負荷試験やりました!JMeterで作ったシナリオをAWSのDLTで実行する
はじめに
現在開発中のwebサービスに対して、JMeterで作成したシナリオをAWSのDLT(Distributed Load Testing)を使って実行し、負荷試験を実施しましたので得た知見を共有します。
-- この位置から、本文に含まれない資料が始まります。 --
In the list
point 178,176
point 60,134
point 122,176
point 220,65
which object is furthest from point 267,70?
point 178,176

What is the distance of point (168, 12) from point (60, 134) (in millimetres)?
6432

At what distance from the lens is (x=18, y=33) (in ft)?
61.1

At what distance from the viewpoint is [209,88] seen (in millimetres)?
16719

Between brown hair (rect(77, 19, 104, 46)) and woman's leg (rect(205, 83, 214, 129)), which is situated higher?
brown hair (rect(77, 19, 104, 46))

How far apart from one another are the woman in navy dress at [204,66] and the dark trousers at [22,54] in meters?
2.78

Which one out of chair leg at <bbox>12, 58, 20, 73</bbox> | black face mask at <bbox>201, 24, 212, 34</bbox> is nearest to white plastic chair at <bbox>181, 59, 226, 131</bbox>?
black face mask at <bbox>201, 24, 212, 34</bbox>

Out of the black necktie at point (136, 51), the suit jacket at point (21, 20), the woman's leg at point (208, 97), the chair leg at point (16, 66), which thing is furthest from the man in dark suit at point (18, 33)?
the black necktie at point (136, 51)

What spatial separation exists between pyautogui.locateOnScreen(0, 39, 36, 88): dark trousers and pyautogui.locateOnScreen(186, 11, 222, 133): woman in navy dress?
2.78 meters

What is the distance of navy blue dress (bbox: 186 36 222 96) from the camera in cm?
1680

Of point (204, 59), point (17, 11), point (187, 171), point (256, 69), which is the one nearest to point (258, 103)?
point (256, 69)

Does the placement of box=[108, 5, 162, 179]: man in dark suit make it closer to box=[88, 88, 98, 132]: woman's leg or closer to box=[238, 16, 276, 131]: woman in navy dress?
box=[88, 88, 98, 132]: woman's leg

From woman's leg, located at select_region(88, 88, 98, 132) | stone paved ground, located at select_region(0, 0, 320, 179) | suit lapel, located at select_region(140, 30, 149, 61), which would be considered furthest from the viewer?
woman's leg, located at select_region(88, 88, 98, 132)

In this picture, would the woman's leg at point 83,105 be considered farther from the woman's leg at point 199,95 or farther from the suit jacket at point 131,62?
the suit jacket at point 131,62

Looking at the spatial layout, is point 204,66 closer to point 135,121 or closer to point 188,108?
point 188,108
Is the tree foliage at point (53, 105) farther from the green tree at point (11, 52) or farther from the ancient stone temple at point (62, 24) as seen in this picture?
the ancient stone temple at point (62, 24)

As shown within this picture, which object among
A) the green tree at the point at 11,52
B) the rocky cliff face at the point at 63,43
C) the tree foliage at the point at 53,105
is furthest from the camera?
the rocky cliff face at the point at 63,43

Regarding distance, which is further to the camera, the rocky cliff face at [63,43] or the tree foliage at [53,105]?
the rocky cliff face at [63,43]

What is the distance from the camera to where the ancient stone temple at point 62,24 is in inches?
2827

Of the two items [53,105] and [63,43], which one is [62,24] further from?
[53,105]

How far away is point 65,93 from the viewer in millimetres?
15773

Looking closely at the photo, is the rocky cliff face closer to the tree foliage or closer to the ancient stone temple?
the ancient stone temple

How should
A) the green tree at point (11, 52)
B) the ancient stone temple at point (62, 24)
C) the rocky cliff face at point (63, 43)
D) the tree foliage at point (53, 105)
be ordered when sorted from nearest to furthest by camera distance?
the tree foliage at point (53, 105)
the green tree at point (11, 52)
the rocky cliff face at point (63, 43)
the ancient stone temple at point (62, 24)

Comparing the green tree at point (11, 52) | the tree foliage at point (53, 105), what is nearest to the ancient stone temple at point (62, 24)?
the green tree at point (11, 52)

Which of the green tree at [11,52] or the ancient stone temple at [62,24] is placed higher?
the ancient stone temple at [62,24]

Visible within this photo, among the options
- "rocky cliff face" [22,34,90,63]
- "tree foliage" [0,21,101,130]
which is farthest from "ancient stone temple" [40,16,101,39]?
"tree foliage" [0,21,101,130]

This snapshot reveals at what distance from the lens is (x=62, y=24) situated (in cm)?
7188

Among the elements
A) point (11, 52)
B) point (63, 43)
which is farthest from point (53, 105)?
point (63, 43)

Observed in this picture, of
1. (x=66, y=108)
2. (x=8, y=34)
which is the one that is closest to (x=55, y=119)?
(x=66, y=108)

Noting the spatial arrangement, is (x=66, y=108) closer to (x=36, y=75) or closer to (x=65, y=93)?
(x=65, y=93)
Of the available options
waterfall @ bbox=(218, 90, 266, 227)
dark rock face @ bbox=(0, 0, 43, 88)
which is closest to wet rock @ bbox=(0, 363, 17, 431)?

(※DLTは自分のAWSアカウント上に構築するものなので、正式なサービス名があるわけではないので、便宜的にAWS DLTと呼ぶことにしています。)
実現したかったこと
実現したかったこと | できたか | どちらの機能か |
---|---|---|
費用を抑えたい | できた | JMeterは無料、DLTは低コスト |
簡単にはじめたい | できた | JMeterは慣れが必要、DLTは簡単 |
高負荷をかけたい | できた | DLT |
自由にシナリオを決めたい | できた | JMeter |
シナリオ作成ツールを自由に選びたい | DLTはJMeterだけだった | DLT |
1秒間に何回リクエストをするかコントロールしたい | できた | JMeterとDLTの合わせ技 |
ログインだけ最初の一回でそれ以外をループしたい | できた | JMeter |
ランダムにリクエスト内容を変えたい | できた | JMeter |
数万あるページに満遍なくリクエストしたい | できた | JMeter |
複数のユーザーでログイン試行したい | できた | JMeter |
SPAサイトへ負荷をかけたい | 裏側のAPIにだけ負荷をかけた | JMeter |
結果レポートを簡単に見たい | できた | DLT |
JMeterとは
JMeterはApacheソフトウェア財団が開発・提供しているオープンソースの負荷試験ツールです。JMeterはJavaで開発されており、WebアプリケーションやWebサービス、データベース、FTPサーバーなどのさまざまなシステムやプロトコルのパフォーマンスをテストするために使用されます。
AWSのDLT(Distributed Load Testing)
DLTはAWSが提供する負荷テストのサービスです。名前が長いので勝手にDLTと略して呼んでいます。AWSのクラウドインフラストラクチャを利用して、複数の仮想ユーザーが同時にアプリケーションやシステムにアクセスする負荷をかけることができます。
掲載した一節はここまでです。